Metin alıntısı
Geçtiğimiz hafta Adapazarı Müftülüğü’nün içinde “Kur'an-ı Kerim’inde” bulunduğu bazı “dini kitapların” geri dönüşüme gelişi güzel atılması gündeme gelmişti.

Konunun “medyada” yer alması üzerine de Sakarya Valiliği soruşturma başlatarak Adapazarı Müftüsü başta olmak üzere üç müftülük çalışanını açığa aldı.

Aynı haber üzerine Sakarya Cumhuriyet Başsavcılığıda konu ile ilgili “adli tahkikat” başlatıp konuyu tüm yönleriyle araştırmaya başladı…

Öncelikle Sakarya Valisi İrfan Balkanlıoğlu’nu ve Sakarya Cumhuriyet Başsavcısı Lütfi Dursun’u bu duyarlılıklarından dolayı tebrik etmek gerekiyor!

Açıkçası biz bu şehirde ortaya çıkartılan birçok önemli konular üzerine kimsenin gitmeyip, adeta “kör ve sağır” olduğuna şahit olduk.

Bu yönüyle Sakarya Valisi ve Cumhuriyet Başsavcılığı’nın sıcağı sıcağına bu olayın üzerine gidip, sorumluları açığa alıp soruşturma açması, herkesi memnun etmiştir…

Kaldı ki böyle bir olayda öyle görmezden gelinecek bir hadise değildir. Bu “rezaleti” bir başkası yapsa belki “homurdanıp” geçeriz. En fazla ferdi olarak “dava” açarız.

Ancak Adapazarı Müftülüğü gibi bir kurumun “Kur'an-ı Kerim” başta olmak üzere “dini kitapları” gelişi güzel geri dönüşüme atması “affedilecek” türden değildir.

Zira başta “Kur'an-ı Kerim” olmak üzere “dini kitaplara” en fazla saygı göstermesi gereken kurum müftülük ve orada çalışanlar olmalıdır…

Aslına bakarsanız bu olay ortaya çıkar çıkmaz Sakarya Müftülüğü de “üzgünüz” diye açıklama yapmak yerine Adapazarı Müftüsü’nden bunun hesabını sormalıydı.

Toplanan veriler
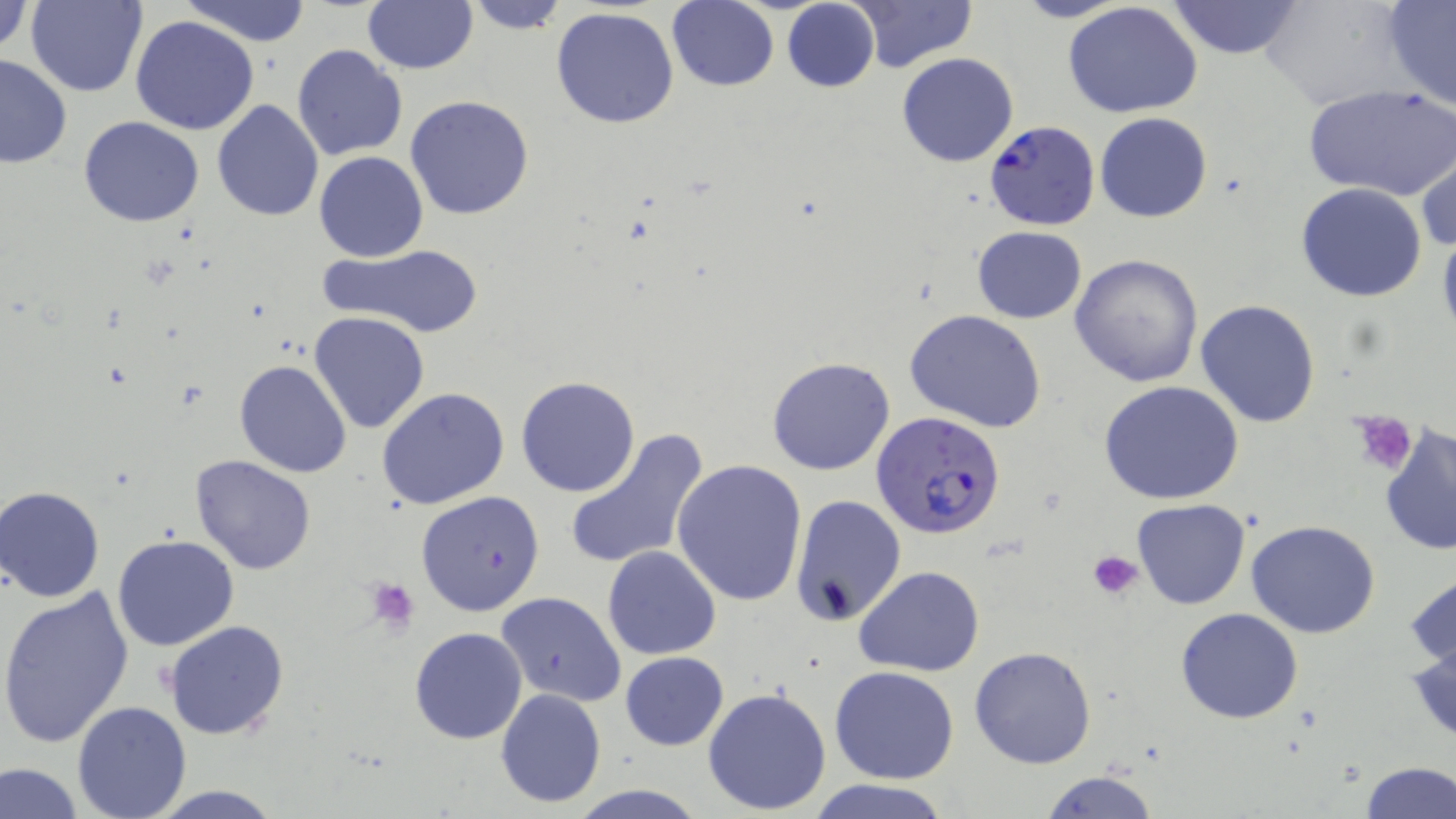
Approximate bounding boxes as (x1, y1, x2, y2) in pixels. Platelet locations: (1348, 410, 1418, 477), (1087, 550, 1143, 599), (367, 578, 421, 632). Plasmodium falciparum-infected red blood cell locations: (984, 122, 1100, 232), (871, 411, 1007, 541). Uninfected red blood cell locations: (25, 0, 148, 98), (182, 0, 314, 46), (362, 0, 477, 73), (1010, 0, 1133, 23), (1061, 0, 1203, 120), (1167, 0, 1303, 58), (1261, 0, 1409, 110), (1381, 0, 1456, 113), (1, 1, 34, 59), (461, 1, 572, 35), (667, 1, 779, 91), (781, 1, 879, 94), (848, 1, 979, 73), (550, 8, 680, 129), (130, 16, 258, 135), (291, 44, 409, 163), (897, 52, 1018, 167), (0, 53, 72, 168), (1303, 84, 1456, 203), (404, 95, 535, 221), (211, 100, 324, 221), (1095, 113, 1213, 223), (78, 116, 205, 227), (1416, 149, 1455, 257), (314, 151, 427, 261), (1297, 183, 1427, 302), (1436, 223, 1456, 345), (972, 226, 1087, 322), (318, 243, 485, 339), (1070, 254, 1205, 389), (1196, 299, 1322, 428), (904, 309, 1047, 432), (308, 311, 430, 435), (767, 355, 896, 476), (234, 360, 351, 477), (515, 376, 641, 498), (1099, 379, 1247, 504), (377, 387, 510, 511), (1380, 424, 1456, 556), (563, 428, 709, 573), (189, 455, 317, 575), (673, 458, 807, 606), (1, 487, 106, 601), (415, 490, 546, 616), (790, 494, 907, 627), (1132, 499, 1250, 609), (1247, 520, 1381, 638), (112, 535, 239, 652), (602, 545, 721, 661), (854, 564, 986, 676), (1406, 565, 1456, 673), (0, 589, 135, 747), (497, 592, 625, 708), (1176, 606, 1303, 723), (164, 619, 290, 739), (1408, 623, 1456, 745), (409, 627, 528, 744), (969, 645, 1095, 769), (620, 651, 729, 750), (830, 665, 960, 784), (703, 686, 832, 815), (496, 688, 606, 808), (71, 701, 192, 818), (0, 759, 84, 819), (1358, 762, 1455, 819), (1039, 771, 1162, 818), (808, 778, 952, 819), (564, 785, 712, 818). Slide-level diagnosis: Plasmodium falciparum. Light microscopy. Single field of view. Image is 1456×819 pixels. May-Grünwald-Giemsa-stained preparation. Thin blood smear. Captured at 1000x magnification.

Yapılacaklar listesi
A. Yukarıdaki metin alıntısına göre aşağıdaki ifadelerin her biri doğru mu? Her birine evet ya da hayır diye yanıt verin ve kararı belirleyen sözleri metin alıntısından aynen aktarın. (i) Sakarya Valiliği üç müftülük çalışanını açığa aldı. (ii) Sakarya Müftülüğü olayla ilgili hiçbir açıklama yapmadı. (iii) Sakarya Valisi ile Sakarya Cumhuriyet Başsavcısı'nın tebrik edilmesi gerektiği söyleniyor.
B. Yukarıdaki metin alıntısında "Aynı haber üzerine" sözlerinden başlayıp aşağıya doğru "tebrik etmek gerekiyor!" sözlerine kadar uzanan her şeyi hiç değiştirmeden geri verin.

Yanıt listesi
A.
(i) Evet: "Adapazarı Müftüsü başta olmak üzere üç müftülük çalışanını açığa aldı."
(ii) Hayır: "Sakarya Müftülüğü de “üzgünüz” diye açıklama yapmak yerine Adapazarı Müftüsü’nden bunun hesabını sormalıydı."
(iii) Evet: "Sakarya Valisi İrfan Balkanlıoğlu’nu ve Sakarya Cumhuriyet Başsavcısı Lütfi Dursun’u bu duyarlılıklarından dolayı tebrik etmek gerekiyor!"

B.
Aynı haber üzerine Sakarya Cumhuriyet Başsavcılığıda konu ile ilgili “adli tahkikat” başlatıp konuyu tüm yönleriyle araştırmaya başladı…

Öncelikle Sakarya Valisi İrfan Balkanlıoğlu’nu ve Sakarya Cumhuriyet Başsavcısı Lütfi Dursun’u bu duyarlılıklarından dolayı tebrik etmek gerekiyor!